Posted by jo saunders, 12/06/2009 2:35:40 PM
Sustain that pride! In the Williamstown Advertiser, on page 4 last week. It’s ironic seeing our local Mayer Jumping for joy saying the “local community to be carbon neutral by 2030”. If this massive over development goes ahead, NO ONE WILL BE JUMPING FOR JOY IN AN OVER CROWDED POLUTED, CRIME INFESTED TOWN then.
Posted by Roger Humphrey, 13/06/2009 11:41:29 AM
Our community does not need the kind of ugliness promised by this development. Its impact would be huge, and would blight everything we love and have fought so hard to retain in the past: our connection to the park, to the bay, to open land, to development that reflects and respects our culture and history. We must stop it.
Posted by nancy black, 13/06/2009 5:51:32 PM
Why isn't Wade Noonan, our member of Parliament, supporting the people of Williamstown. .It seems the only time we see him in the newspaper is when he is wearing a hard hat and a flourescent jacket. Show some courage ,Wade and stand with your constituents.

Stated exercise 1: Repeat the records from the line with "Given the list" up to and including the line with "995 centimetres", keeping every line the same.
These comments about a development in Williamstown have no connection to the records.

Stored rows:
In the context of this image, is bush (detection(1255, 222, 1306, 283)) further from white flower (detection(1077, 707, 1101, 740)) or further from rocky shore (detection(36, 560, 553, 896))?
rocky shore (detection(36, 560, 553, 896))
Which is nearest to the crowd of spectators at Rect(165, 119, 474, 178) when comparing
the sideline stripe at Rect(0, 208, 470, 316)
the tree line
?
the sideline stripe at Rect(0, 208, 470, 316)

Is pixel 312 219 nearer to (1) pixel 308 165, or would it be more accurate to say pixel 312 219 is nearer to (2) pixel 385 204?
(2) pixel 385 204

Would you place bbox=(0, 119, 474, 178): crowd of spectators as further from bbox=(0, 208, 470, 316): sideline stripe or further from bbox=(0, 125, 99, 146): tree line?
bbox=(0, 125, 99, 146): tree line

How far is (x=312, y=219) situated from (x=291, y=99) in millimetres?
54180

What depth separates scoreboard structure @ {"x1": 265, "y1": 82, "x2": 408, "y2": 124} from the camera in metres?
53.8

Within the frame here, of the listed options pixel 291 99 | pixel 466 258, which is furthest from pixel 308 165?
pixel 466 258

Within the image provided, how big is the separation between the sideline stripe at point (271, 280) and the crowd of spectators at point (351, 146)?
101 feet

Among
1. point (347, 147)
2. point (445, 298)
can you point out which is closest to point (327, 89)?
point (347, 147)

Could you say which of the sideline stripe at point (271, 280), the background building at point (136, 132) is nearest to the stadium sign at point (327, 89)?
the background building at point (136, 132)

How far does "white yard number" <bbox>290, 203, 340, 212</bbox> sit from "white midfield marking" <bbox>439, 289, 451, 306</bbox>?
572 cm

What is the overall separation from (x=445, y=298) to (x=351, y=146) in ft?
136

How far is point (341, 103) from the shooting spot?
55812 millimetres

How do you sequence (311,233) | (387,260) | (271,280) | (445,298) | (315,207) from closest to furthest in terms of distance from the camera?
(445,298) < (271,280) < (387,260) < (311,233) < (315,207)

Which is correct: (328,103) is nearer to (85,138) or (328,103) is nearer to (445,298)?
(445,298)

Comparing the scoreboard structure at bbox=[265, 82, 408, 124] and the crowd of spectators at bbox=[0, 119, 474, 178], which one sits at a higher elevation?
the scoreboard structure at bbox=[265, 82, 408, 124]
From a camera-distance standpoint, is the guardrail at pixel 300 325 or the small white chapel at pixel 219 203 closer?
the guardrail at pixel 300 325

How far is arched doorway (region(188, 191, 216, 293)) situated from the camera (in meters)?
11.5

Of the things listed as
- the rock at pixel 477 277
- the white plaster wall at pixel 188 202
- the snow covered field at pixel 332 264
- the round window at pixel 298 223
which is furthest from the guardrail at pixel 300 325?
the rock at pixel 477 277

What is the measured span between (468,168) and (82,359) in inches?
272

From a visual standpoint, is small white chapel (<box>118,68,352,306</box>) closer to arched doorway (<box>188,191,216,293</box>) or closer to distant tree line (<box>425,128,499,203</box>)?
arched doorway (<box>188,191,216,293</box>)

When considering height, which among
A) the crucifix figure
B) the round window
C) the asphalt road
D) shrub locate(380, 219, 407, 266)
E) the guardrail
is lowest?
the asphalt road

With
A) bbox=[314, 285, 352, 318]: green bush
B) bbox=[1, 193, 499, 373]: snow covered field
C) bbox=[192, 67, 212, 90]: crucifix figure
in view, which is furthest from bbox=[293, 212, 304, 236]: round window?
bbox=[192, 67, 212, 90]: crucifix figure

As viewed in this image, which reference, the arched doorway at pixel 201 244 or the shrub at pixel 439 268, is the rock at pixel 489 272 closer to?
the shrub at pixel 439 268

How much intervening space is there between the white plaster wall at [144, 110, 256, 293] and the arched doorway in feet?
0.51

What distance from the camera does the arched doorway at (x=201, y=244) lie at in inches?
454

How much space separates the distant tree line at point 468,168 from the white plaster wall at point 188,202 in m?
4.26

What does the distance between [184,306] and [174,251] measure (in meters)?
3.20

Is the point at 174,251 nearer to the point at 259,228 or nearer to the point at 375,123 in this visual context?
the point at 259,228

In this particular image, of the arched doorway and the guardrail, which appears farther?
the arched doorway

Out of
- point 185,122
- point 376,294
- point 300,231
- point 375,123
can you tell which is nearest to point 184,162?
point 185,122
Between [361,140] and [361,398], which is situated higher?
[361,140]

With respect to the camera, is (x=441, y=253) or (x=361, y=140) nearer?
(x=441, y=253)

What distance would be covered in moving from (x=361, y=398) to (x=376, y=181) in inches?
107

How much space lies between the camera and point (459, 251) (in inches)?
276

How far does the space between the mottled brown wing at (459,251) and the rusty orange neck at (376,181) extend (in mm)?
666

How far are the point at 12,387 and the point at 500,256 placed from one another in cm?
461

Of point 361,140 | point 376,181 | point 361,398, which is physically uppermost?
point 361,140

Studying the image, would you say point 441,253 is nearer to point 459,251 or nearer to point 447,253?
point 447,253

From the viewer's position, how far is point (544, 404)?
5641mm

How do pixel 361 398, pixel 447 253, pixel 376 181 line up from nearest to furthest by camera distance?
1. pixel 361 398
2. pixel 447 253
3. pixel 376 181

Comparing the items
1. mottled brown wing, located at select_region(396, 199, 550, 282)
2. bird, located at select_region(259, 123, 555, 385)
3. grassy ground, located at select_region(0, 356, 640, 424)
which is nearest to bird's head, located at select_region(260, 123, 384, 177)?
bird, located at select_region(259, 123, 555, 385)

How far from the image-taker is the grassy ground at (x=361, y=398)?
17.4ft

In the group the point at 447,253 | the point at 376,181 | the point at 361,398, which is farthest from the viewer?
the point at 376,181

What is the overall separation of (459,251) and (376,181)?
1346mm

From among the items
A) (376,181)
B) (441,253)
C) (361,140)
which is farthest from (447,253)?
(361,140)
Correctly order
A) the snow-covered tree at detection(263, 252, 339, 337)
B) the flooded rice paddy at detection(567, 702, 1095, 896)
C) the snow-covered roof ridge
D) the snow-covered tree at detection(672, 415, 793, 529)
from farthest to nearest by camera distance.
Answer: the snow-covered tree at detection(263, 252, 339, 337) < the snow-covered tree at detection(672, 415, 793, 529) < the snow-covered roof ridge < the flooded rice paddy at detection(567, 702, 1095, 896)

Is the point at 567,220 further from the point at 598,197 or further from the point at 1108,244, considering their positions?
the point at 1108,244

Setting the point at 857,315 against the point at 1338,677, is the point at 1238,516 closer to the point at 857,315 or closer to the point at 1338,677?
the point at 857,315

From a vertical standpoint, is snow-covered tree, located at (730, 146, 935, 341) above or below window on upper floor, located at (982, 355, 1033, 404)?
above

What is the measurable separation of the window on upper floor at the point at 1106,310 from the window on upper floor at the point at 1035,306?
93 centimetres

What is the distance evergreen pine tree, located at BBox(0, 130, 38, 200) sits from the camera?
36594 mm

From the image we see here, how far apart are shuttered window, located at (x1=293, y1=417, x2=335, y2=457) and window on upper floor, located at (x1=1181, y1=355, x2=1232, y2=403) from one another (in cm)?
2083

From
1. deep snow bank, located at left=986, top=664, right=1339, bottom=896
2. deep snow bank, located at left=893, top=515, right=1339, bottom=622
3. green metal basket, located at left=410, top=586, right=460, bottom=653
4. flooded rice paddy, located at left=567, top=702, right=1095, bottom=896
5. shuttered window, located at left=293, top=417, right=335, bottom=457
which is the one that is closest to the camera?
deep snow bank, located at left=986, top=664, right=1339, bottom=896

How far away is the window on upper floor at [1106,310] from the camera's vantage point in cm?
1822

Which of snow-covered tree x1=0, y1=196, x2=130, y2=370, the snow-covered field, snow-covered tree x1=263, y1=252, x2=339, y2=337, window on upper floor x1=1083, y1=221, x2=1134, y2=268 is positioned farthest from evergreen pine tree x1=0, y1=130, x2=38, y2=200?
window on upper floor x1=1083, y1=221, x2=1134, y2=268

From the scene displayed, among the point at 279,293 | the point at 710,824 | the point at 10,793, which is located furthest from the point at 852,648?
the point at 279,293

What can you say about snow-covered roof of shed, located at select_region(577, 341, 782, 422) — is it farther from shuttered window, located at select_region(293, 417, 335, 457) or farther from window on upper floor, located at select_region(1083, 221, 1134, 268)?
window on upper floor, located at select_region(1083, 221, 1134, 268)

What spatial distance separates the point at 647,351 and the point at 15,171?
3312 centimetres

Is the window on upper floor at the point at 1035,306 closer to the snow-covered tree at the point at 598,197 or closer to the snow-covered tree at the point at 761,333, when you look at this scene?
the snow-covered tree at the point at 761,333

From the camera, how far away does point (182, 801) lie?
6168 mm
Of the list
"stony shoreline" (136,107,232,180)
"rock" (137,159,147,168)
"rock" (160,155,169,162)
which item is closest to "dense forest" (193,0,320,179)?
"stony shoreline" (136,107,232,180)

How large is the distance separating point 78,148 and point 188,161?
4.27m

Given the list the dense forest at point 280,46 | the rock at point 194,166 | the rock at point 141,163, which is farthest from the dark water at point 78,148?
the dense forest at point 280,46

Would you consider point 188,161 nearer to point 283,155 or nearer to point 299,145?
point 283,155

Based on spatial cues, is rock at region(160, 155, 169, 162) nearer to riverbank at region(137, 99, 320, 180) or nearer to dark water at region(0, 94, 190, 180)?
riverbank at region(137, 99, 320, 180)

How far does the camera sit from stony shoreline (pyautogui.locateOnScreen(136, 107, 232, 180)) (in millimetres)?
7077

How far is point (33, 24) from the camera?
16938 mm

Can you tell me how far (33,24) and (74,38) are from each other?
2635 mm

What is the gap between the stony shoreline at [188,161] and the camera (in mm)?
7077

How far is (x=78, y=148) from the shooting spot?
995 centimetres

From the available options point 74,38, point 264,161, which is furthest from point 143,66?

Stated exercise 2: Carry on the Williamstown development comments from the point where they stop.

Result 1:
Given the list the dense forest at point 280,46 | the rock at point 194,166 | the rock at point 141,163, which is farthest from the dark water at point 78,148?
the dense forest at point 280,46

Would you consider point 188,161 nearer to point 283,155 or nearer to point 299,145?
point 283,155

Based on spatial cues, is rock at region(160, 155, 169, 162) nearer to riverbank at region(137, 99, 320, 180) or nearer to dark water at region(0, 94, 190, 180)?
riverbank at region(137, 99, 320, 180)

How far does the camera sit from stony shoreline (pyautogui.locateOnScreen(136, 107, 232, 180)) (in millimetres)?
7077

How far is point (33, 24) from the camera?
16938 mm

Can you tell me how far (33,24) and (74,38) are from each other?
2635 mm

What is the gap between the stony shoreline at [188,161] and the camera (in mm)?
7077

How far is (x=78, y=148) from the shooting spot?
995 centimetres

Result 2:
Posted by Frank Bugeja, 13/06/2009 6:02:06 PM
The remaining heritage buildings and character in Williamstown are what makes this area unique. I say unique because unlike much of Melbourne, there is much remaining in terms of character and architecture which is relatively intact. Whilst many other countries have preserved many of their old buildings and villages over hundreds of years, here in Australia we seem intent on destroying heritage which is a mere couple of hundred years of age. Look at the mistakes of the '60s where so much of our heritage architecture was destroyed and replaced by ugly sterile buildings and precincts. Justin Madden (and Melbourne 2030) wants to revive the era of wholesale heritage destruction, on a larger scale than ever before. We DON'T want another tacky sterile Gold Coast-style precinct in place of this beautiful village and I say this not as a 'NIMBT' local, but as someone who lives clear across the other side of Melbourne. Williamstown's heritage belongs to the citizens not to greedy developers or incompetent planning ministers. Madden, I hope that you and your associates will rue the day you attempted to subvert democratic process and concocted these shortsighted policies.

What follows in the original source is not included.